JAKARTA, Projatim.id — Suasana ruang rapat paripurna DPR RI di Gedung Nusantara berubah menjadi panggung diplomasi global yang sarat makna. Selama empat hari, mulai 12 hingga 15 Mei 2025, para pemimpin dan anggota parlemen dari 54 negara Organisasi Kerja Sama Islam (OKI) berkumpul dalam Sidang ke-19 Parliamentary Union of the OIC Member States (PUIC). Indonesia bertindak sebagai tuan rumah dan bukan sekadar penyelenggara, tetapi juga pemain utama dalam dinamika diplomatik yang berlangsung.
Salah satu tokoh yang mencuri perhatian dalam sidang bergengsi ini adalah Anggota DPR RI Komisi XIII, Dra. Hj. Anisah Syakur, M.Ag. Dengan gaya bicara yang tegas namun penuh empati, Anisah tampil sebagai wajah parlemen Indonesia yang berani, progresif, dan bersuara keras untuk kepentingan umat dan keadilan global.
Di hadapan para parlemen dari Timur Tengah, Asia, Afrika, dan Eropa Timur, Anisah tak sekadar menyapa, tapi menggugat, menyerukan, dan menegaskan peran strategis parlemen dalam menjawab tantangan dunia Islam yang kian kompleks. Isu-isu krusial seperti krisis kemanusiaan di Gaza, konflik Yaman, Islamofobia global, perubahan iklim, ketimpangan ekonomi antarnegara, hingga perlindungan hak-hak perempuan dan anak di kawasan konflik menjadi sorotan tajam dalam pidato dan pernyataan-pernyataan Anisah selama pertemuan.

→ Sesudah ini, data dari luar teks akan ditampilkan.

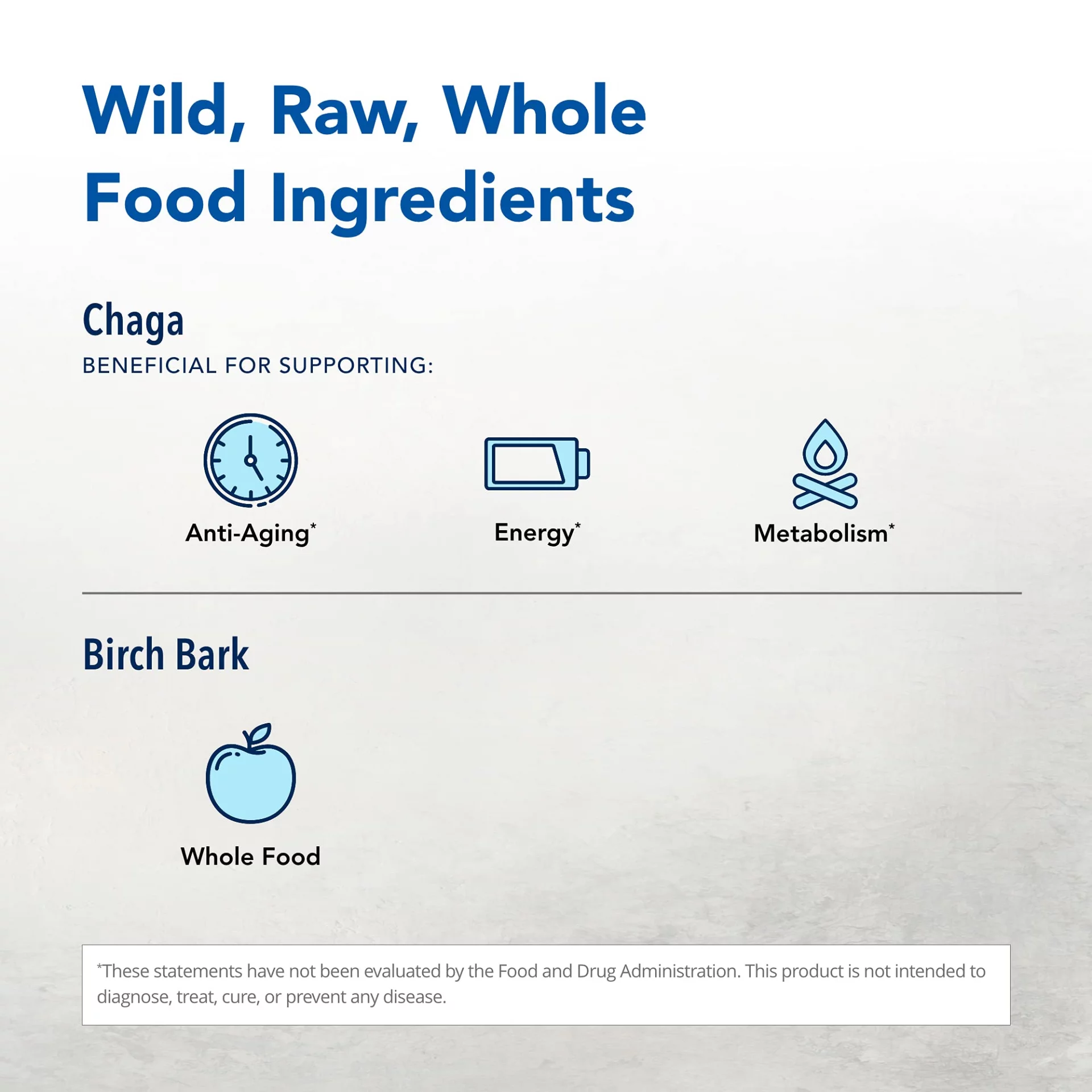 Wild, Raw, Whole Food Ingredients

Chaga

BENEFICIAL FOR SUPPORTING:

Anti-Aging*

Energy*

Metabolism*

Birch Bark

Whole Food

*These statements have not been evaluated by the Food and Drug Administration. This product is not intended to diagnose, treat, cure, or prevent any disease.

“Parlemen tidak boleh jadi ruang kosong yang hanya mengesahkan undang-undang. Parlemen harus menjadi suara moral dunia. Kita tidak boleh diam ketika umat Islam tertindas, ketika perempuan dan anak-anak jadi korban kekerasan, ketika keadilan diinjak-injak atas nama kekuasaan,” tegas Anisah Syakur.
Lebih dari sekadar retorika, Anisah Syakur hadir membawa agenda konkret. Ia mendorong pembentukan platform komunikasi tetap antarparlemen negara-negara OKI untuk merespons cepat isu-isu darurat kemanusiaan dan krisis global. Ia juga mendesak agar PUIC tidak hanya bersidang, tetapi juga bertindak—melalui diplomasi bersama, resolusi konkret, dan tekanan politik terukur terhadap negara-negara pelanggar HAM.
Kehadiran Anisah dalam forum ini bukanlah kebetulan. Sebagai tokoh perempuan berlatar belakang keilmuan agama yang kuat, Anisah Syakur merupakan gambaran nyata perempuan muslim intelektual yang berpijak pada nilai, namun melangkah dengan visi kemajuan. Di tengah dominasi pria dalam politik dunia Islam, Anisah berdiri tegak, menyampaikan pandangan tajam tentang pentingnya partisipasi perempuan dalam pengambilan keputusan strategis dunia Islam.
Tak sedikit delegasi asing yang memberikan apresiasi terhadap pendekatan Indonesia yang inklusif, progresif, dan menjunjung tinggi prinsip demokrasi dalam bingkai Islam moderat. Melalui figur seperti Anisah Syakur, Indonesia tampil sebagai negara Muslim terbesar yang tidak hanya besar dalam jumlah, tetapi juga dalam pengaruh dan prinsip.
Dra. Hj. Anisah Syakur, M.Ag menekankan pentingnya kesinambungan diplomasi parlemen. Menurutnya, Sidang PUIC bukanlah akhir, melainkan titik tolak menuju konsolidasi kekuatan umat. Ia mengajak parlemen OKI untuk bersama-sama melahirkan kebijakan yang tidak hanya berpihak pada negara masing-masing, tapi berpihak pada kemanusiaan.
“Kita bisa berbeda dalam bahasa, budaya, dan geografi. Tapi kita satu dalam misi: memperjuangkan dunia yang adil, damai, dan beradab. Di situlah peran strategis kita sebagai wakil rakyat,” tutup Anisah dengan penuh keyakinan.